■ **Text provided**:
== Segment start ==
In this article, I’ll describe how to hunt for rootkits in linux, Rootkits are extremely advanced pieces of code, not any one can write it, However there’s a lot of Proof of concept code demonstrating rootkit techniques and how to build one from scratch, In the article I will present a technique based on instructions in some system calls, which can be used to detect rootkits.
I’ll explain techniques not only how to detect rootkits but also how to conduct a forensics and hunt down malware, I’ll focus only to cover the basics at first and understand the nature of the behavior. For those interested in learning about kernel rootkits, I have a separate post titled “Writing a Simple Rootkit for Linux” and “The linux kernel modules programming” which I recommend reading before delving into this topic.
Kernel-mode Rootkits
The kernel is responsible for handling a lot of the user’s system’s functionality whether that be browsing local files or using a web browser to browse the Internet. This is done through the implementation of system calls(low-level functions that run in a kernel context.)
Rootkits can either be in user-land or kernel-land, User-land refers to privilege ring 3, while kernel-land refers to privilege ring 0, In simple term “In order to stay invisible backdoors modify kernel structures and code, causing that nobody can trust the kernel. Nobody”
levels:
ring0(the most powerful privilege level)
ring1
ring2
ring3(the least powerful privilege level)
Dynamic Kernel load kernel modules to give admin the ability to load drivers and other code at runtime, and to remove the need to recompile the kernel and reboot. Kernel
rootkits
typically leverage this to run code directly in kernel space.
== Segment end ==
■ **Job 1**:
Repeat the rows below, everything from the one containing "132 Madigan Road, Sequim, WA 98382" down to the one containing "sticker image #3", inclusive. Leave the pictures out of your answer.

■ **Information given**:
== Segment start ==
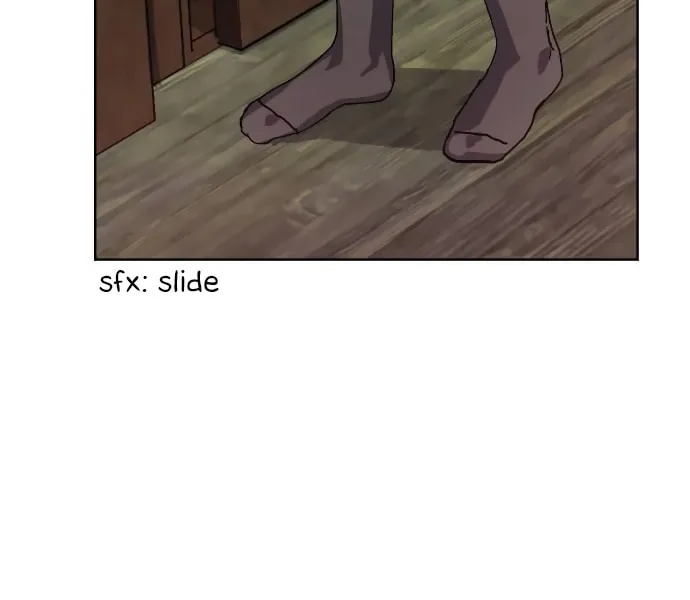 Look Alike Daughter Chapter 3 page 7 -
== Segment end ==
== Segment start ==
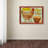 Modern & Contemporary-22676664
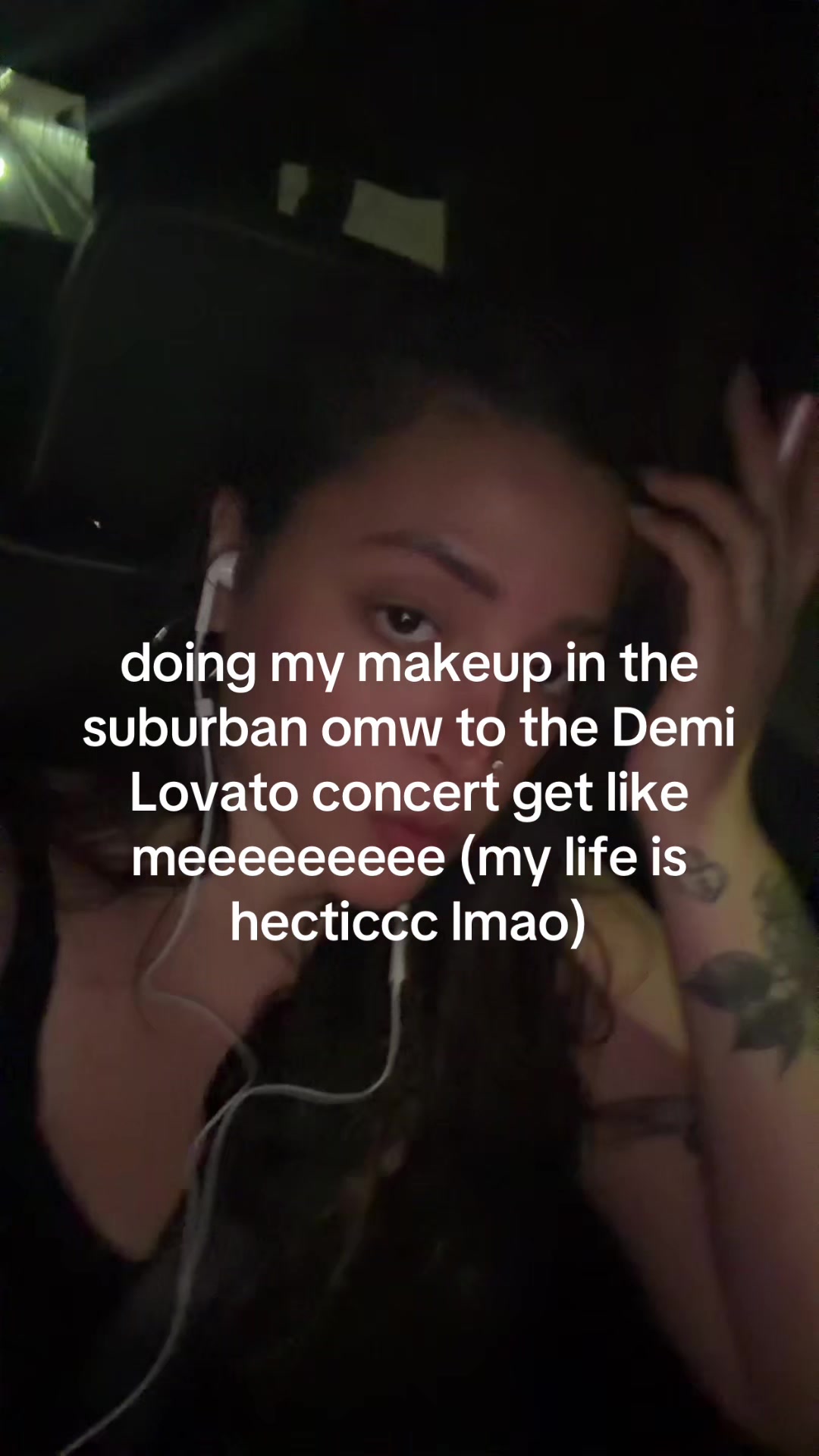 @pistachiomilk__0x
== Segment end ==
== Segment start ==
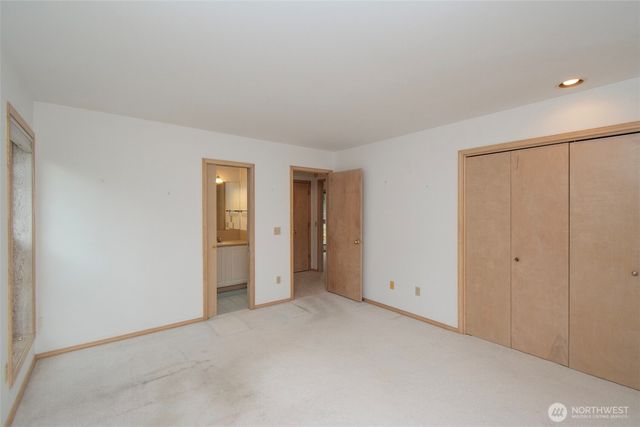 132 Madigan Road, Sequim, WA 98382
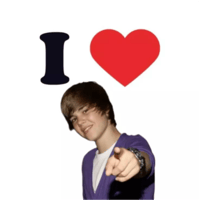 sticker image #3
== Segment end ==
■ **Job 2**:
Copy word for word everything in the text on Linux rootkits from "In this article, I’ll" down to "into this topic.".

■ **Reply 1**:
 132 Madigan Road, Sequim, WA 98382
 sticker image #3

■ **Reply 2**:
In this article, I’ll describe how to hunt for rootkits in linux, Rootkits are extremely advanced pieces of code, not any one can write it, However there’s a lot of Proof of concept code demonstrating rootkit techniques and how to build one from scratch, In the article I will present a technique based on instructions in some system calls, which can be used to detect rootkits.
I’ll explain techniques not only how to detect rootkits but also how to conduct a forensics and hunt down malware, I’ll focus only to cover the basics at first and understand the nature of the behavior. For those interested in learning about kernel rootkits, I have a separate post titled “Writing a Simple Rootkit for Linux” and “The linux kernel modules programming” which I recommend reading before delving into this topic.